__What the exercise asks__
Reproduce the full text of the mailing-list message about multiple VFIO container support, keeping every line as it appears.

[dpdk-dev] [PATCH v6 1/4] eal/vfio: add multiple container support

Wang, Xiao W xiao.w.wang at intel.com
Thu Apr 12 18:07:41 CEST 2018


Hi Anatoly,

> -----Original Message-----
> From: Burakov, Anatoly
> Sent: Thursday, April 12, 2018 10:04 PM
> To: Wang, Xiao W <xiao.w.wang at intel.com>; Yigit, Ferruh
> <ferruh.yigit at intel.com>
> Cc: dev at dpdk.org; maxime.coquelin at redhat.com; Wang, Zhihong
> <zhihong.wang at intel.com>; Bie, Tiwei <tiwei.bie at intel.com>; Tan, Jianfeng
> <jianfeng.tan at intel.com>; Liang, Cunming <cunming.liang at intel.com>; Daly,
> Dan <dan.daly at intel.com>; thomas at monjalon.net; gaetan.rivet at 6wind.com;
> hemant.agrawal at nxp.com; Chen, Junjie J <junjie.j.chen at intel.com>
> Subject: Re: [PATCH v6 1/4] eal/vfio: add multiple container support
> 
> On 12-Apr-18 8:19 AM, Xiao Wang wrote:
> > Currently eal vfio framework binds vfio group fd to the default
> > container fd during rte_vfio_setup_device, while in some cases,
> > e.g. vDPA (vhost data path acceleration), we want to put vfio group
> > to a separate container and program IOMMU via this container.
> >
> > This patch adds some APIs to support container creating and device
> > binding with a container.

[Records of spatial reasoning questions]
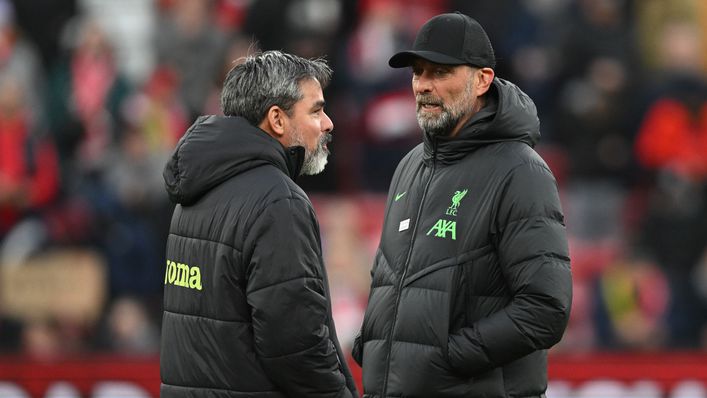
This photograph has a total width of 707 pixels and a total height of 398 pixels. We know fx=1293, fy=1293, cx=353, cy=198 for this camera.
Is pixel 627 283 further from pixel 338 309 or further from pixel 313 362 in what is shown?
pixel 313 362

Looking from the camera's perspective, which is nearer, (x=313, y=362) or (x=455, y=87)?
(x=313, y=362)

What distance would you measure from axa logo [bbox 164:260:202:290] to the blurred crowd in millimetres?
5004

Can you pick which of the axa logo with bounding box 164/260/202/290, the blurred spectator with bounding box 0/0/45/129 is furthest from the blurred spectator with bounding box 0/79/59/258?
the axa logo with bounding box 164/260/202/290

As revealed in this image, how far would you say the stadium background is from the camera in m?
10.3

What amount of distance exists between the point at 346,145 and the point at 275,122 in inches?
263

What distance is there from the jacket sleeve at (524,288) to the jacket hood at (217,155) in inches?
34.7

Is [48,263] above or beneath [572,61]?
beneath

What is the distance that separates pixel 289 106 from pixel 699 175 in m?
6.88

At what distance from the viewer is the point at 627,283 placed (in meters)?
10.2

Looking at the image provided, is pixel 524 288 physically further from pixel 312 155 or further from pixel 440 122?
pixel 312 155

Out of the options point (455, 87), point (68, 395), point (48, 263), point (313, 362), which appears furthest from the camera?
point (48, 263)

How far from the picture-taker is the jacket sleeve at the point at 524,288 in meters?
4.61

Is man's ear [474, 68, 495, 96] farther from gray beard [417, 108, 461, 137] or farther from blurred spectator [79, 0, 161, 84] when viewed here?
blurred spectator [79, 0, 161, 84]

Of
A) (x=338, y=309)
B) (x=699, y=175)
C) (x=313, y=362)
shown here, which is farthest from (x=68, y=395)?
(x=699, y=175)
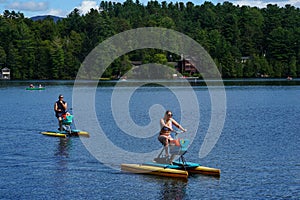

__Solution to this problem__
[dpdk-dev] [PATCH v6 1/4] eal/vfio: add multiple container support

Wang, Xiao W xiao.w.wang at intel.com
Thu Apr 12 18:07:41 CEST 2018


Hi Anatoly,

> -----Original Message-----
> From: Burakov, Anatoly
> Sent: Thursday, April 12, 2018 10:04 PM
> To: Wang, Xiao W <xiao.w.wang at intel.com>; Yigit, Ferruh
> <ferruh.yigit at intel.com>
> Cc: dev at dpdk.org; maxime.coquelin at redhat.com; Wang, Zhihong
> <zhihong.wang at intel.com>; Bie, Tiwei <tiwei.bie at intel.com>; Tan, Jianfeng
> <jianfeng.tan at intel.com>; Liang, Cunming <cunming.liang at intel.com>; Daly,
> Dan <dan.daly at intel.com>; thomas at monjalon.net; gaetan.rivet at 6wind.com;
> hemant.agrawal at nxp.com; Chen, Junjie J <junjie.j.chen at intel.com>
> Subject: Re: [PATCH v6 1/4] eal/vfio: add multiple container support
> 
> On 12-Apr-18 8:19 AM, Xiao Wang wrote:
> > Currently eal vfio framework binds vfio group fd to the default
> > container fd during rte_vfio_setup_device, while in some cases,
> > e.g. vDPA (vhost data path acceleration), we want to put vfio group
> > to a separate container and program IOMMU via this container.
> >
> > This patch adds some APIs to support container creating and device
> > binding with a container.